## Consegna 1
Elenca tutto ciò che il testo sugli ungulati in inverno indica come ridotto.
## Consegna 2
Nel testo sugli ungulati in inverno, da che cosa è determinato il cambiamento della capacità del rumine?

Tutti questi adattamenti permettono, da un lato, di economizzare al massimo le proprie energie e dall'altro di sfruttare al meglio le risorse alimentari presenti che, se hanno un valore nutritivo piuttosto basso, almeno sono disponibili in quantita' sufficiente anche in pieno inverno.

Ungulati
Per gli ungulati il bilancio energetico durante l'inverno e' spesso negativo, come un nutrimento qualitativamente scadente, un bilancio energetico positivo non e' spesso possibile. L'ottimizzazione del bilancio energetico si basa pertanto soprattutto sulla riduzione delle possibile perdite energetiche, attraverso una riduzione considerevole dell'attivita'. Essi fanno cio' cercando quei luoghi in cui il nutrimento e' accessibile con il minimo dispendio energetico. Questo viene determinato in primo luogo dalla quantita' di neve presente sul terreno: uno scarso innevamento permette loro di liberare il nutrimento con le zampe, inoltre la loro mobilita' non viene impedita eccessivamente. Il nutrimento raggiungibile in questi luoghi non e' caratterizzato tanto da una particolare qualita', e' piuttosto la quantita' a disposizione che rende questi luoghi attrattivi. Uno dei piu' importanti e significativi adattamenti dei ruminanti alle difficili condizioni invernali e' che durante l'inverno non solo il fabbisogno energetico viene ridotto, ma anche l'assunzione di nutrimento. Infatti la capacita' del rumine viene notevolmente ridotta durante !a cattiva stagione. Questo cambiamento e' determinato da un orologio interno, come e' stato osservato con caprioli in cattivita' tenuti a temperature costanti e con ricca disponibilita' di nutrimento. Tale adattamento diventa problematico se un animale viene spesso disturbato e a causa dell'aumento del dispendio energetico aumenta anche il fabbisogno alimentare. Anche se fosse disponibile una quantita' maggiore di cibo, essa non potrebbe essere digerita, perche' l'animale non e' in grado di modificare il suo sistema digerente.

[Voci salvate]
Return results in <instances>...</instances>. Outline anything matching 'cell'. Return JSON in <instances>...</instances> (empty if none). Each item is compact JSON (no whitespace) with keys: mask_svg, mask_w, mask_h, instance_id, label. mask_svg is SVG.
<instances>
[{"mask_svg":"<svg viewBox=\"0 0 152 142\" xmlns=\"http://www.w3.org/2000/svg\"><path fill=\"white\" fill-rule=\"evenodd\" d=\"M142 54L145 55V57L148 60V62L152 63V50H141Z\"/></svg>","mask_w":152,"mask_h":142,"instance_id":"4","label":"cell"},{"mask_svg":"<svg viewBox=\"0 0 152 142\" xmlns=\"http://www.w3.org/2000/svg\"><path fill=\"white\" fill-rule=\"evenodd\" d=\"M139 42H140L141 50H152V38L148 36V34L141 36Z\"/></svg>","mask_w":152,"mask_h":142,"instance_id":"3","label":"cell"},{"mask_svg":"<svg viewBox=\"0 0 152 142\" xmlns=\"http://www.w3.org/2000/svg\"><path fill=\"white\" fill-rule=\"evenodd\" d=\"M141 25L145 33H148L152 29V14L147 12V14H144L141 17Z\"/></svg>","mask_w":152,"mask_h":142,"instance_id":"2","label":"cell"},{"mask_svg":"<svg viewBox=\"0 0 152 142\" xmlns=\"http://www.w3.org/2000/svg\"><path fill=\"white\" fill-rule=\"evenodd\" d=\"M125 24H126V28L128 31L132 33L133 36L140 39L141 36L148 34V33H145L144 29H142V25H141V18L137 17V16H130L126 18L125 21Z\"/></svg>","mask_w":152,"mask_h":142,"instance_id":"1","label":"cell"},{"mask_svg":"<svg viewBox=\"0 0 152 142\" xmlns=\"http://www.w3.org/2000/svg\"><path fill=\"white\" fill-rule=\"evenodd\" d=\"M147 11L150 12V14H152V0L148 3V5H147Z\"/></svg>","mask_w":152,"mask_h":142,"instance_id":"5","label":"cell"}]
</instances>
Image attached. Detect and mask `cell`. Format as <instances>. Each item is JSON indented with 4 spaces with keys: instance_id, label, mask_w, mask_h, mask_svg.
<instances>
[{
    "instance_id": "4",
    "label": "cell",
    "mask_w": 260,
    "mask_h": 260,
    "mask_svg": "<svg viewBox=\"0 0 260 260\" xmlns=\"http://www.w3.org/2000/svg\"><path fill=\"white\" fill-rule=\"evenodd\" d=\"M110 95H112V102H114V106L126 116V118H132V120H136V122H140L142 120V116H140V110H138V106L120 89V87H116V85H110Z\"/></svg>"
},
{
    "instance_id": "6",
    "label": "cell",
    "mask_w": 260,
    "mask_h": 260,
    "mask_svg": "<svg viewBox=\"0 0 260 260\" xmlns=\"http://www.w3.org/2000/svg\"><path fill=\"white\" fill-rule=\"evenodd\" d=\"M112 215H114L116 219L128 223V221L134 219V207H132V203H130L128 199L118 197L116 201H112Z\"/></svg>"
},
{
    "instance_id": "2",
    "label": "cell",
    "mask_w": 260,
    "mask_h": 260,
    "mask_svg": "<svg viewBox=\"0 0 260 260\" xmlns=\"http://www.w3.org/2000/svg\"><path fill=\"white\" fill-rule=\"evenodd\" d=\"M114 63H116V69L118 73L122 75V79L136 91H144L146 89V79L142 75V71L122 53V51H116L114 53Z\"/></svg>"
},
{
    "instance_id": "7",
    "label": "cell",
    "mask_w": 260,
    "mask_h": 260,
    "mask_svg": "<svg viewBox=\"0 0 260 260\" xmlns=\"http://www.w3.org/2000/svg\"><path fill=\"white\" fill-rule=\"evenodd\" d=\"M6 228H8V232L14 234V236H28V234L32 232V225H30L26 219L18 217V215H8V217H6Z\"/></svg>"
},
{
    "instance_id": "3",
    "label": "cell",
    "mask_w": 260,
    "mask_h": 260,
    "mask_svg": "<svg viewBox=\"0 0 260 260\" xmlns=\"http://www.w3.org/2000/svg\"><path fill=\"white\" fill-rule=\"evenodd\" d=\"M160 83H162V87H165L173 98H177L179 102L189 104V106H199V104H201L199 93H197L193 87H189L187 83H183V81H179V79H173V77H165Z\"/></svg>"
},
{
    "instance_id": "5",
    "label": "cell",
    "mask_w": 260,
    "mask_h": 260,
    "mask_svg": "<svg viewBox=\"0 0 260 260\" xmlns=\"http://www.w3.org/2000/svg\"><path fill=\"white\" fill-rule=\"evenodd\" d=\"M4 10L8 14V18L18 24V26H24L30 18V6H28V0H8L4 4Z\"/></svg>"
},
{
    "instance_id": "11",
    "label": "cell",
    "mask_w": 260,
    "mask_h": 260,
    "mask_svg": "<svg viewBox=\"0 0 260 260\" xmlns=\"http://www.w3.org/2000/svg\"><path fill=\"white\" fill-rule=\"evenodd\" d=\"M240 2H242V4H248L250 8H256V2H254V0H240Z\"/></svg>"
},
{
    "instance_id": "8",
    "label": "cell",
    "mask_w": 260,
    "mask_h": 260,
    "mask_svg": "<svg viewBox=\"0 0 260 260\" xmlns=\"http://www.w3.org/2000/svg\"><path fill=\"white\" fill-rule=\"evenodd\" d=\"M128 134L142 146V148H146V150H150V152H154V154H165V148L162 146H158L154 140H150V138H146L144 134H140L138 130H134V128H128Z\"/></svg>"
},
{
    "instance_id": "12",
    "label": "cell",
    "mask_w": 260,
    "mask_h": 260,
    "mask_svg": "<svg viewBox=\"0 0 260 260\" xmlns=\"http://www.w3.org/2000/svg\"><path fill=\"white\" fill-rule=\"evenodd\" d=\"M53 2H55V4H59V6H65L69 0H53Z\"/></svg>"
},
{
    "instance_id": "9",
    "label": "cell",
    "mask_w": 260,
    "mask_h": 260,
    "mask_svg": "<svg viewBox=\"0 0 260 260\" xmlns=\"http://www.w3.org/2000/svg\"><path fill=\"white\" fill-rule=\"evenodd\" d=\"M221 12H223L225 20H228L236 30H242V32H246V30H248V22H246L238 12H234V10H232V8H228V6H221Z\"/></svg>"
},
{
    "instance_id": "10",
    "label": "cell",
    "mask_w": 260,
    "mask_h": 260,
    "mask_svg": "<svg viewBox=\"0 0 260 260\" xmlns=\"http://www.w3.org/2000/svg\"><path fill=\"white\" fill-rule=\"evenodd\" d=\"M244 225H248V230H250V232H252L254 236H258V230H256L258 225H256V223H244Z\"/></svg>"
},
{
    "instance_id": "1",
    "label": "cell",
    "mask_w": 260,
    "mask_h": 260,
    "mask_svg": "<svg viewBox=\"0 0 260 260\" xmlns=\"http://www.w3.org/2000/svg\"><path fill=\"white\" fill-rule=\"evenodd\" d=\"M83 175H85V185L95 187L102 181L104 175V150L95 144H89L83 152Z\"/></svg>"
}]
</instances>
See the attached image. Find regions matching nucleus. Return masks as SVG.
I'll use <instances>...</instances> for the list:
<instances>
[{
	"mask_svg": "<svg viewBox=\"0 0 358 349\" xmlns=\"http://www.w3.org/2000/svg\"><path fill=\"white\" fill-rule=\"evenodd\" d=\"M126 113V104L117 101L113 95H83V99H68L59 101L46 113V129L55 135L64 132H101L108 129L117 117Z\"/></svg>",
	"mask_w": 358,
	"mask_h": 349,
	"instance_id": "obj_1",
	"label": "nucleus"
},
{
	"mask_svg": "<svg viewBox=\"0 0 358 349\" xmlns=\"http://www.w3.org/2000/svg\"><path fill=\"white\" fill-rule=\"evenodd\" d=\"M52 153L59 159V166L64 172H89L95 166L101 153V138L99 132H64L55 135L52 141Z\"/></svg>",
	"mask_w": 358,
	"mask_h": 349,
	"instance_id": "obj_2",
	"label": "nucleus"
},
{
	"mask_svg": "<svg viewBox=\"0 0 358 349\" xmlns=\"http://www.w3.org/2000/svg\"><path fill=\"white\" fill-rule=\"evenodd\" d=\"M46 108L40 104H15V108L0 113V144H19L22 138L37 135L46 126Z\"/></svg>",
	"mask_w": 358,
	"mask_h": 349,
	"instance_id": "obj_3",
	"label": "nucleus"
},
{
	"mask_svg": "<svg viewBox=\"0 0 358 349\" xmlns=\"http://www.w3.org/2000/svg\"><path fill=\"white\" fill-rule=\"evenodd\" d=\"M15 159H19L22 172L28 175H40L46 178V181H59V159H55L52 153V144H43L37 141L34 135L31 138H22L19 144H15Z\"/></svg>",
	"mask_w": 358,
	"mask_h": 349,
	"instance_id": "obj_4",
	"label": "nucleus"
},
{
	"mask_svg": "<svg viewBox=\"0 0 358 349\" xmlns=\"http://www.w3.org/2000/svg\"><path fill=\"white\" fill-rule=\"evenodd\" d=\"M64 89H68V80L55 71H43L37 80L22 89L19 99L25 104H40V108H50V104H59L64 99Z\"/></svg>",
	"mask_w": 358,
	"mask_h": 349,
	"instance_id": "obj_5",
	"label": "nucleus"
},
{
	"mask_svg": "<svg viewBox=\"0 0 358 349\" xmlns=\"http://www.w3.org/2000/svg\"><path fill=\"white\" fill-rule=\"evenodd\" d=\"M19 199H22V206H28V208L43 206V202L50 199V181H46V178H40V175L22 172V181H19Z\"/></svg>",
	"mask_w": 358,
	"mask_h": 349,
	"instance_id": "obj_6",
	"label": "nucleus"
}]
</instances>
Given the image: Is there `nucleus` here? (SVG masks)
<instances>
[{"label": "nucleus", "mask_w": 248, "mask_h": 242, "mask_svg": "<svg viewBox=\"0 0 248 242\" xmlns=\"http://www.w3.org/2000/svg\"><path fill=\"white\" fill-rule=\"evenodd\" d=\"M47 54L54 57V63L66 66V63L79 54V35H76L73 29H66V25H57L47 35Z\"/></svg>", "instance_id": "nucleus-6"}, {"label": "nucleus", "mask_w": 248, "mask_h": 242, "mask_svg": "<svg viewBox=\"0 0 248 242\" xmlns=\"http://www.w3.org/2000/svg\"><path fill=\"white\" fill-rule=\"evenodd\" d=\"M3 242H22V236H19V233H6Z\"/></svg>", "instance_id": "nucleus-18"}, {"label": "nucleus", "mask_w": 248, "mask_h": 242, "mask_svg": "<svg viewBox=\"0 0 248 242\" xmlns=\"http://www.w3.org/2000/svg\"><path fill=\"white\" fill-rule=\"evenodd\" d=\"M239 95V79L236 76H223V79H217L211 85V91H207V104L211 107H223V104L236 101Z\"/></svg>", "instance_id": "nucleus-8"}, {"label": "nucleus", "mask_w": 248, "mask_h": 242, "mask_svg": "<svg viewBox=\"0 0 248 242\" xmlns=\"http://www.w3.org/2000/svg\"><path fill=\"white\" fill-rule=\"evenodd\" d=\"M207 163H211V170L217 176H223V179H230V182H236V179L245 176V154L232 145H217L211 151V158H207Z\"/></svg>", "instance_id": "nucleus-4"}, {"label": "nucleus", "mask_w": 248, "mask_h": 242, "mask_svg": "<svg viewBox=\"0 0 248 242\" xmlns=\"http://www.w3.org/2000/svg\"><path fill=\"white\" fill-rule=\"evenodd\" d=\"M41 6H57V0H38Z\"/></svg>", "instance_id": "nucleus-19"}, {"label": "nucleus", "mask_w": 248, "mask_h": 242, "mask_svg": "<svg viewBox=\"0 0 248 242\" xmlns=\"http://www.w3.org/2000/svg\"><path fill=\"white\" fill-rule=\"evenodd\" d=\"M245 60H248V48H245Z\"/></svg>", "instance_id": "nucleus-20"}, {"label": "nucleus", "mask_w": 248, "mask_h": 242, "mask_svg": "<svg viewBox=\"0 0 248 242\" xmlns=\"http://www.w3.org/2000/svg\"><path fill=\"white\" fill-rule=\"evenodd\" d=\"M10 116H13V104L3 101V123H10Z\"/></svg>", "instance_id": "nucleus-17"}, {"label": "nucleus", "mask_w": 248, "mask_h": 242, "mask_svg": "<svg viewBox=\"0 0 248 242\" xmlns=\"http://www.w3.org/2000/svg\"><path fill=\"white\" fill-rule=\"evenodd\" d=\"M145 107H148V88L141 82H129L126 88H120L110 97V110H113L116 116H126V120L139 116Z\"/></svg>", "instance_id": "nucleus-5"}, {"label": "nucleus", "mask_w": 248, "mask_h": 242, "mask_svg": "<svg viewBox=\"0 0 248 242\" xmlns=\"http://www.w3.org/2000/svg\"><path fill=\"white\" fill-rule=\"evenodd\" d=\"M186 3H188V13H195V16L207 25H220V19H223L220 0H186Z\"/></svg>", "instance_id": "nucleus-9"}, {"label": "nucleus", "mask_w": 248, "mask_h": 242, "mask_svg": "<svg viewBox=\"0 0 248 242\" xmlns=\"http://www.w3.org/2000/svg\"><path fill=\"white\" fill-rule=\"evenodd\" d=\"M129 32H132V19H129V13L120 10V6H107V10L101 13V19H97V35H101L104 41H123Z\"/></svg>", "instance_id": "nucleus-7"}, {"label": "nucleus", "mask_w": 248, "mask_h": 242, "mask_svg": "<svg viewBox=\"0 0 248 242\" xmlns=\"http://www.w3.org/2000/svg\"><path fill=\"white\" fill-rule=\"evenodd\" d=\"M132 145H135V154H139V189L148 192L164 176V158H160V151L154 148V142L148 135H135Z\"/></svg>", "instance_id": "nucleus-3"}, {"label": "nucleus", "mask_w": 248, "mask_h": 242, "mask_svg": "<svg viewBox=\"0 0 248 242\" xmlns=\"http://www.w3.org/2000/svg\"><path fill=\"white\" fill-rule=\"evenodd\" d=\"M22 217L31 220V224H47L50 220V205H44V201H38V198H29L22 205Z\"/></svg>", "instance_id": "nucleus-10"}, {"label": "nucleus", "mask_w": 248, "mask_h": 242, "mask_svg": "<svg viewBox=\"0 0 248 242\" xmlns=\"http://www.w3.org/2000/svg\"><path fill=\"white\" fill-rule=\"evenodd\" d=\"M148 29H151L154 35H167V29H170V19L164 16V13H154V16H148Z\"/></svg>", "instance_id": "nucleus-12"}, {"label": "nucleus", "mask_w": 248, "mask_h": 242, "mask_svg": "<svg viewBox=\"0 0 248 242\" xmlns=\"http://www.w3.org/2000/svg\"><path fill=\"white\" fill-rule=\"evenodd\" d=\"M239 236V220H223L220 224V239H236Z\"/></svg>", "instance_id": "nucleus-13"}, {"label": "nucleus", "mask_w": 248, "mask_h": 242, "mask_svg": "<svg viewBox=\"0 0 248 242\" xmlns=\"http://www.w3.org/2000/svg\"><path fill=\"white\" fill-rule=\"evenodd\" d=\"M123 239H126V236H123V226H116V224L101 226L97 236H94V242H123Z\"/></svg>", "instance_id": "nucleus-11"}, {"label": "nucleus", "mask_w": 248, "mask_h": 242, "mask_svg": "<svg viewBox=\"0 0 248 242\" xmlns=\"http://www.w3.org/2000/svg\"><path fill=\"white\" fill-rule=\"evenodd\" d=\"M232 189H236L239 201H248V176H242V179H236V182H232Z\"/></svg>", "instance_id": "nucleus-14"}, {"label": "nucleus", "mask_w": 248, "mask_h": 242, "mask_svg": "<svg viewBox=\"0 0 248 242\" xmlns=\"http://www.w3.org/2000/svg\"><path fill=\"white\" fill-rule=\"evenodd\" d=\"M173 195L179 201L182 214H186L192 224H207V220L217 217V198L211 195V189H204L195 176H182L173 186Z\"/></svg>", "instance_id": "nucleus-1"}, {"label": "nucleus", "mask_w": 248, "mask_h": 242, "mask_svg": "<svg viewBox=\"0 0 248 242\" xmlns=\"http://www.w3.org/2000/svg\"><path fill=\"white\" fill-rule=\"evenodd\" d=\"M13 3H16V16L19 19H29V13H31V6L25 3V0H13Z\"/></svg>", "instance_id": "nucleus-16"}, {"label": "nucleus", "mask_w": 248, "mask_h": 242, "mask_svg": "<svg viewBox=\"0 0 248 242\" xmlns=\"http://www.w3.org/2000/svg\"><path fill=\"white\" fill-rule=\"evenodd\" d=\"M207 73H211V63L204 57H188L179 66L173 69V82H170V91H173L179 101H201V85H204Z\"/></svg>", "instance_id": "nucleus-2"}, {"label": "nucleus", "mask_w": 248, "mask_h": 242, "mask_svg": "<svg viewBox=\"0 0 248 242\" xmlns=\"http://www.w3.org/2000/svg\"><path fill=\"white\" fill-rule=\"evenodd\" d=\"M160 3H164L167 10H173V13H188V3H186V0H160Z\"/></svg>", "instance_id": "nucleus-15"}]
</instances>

## Spazio risposta 1
- Le possibili perdite energetiche
- L'attività
- Il fabbisogno energetico
- L'assunzione di nutrimento
- La capacità del rumine

## Spazio risposta 2
Da un orologio interno.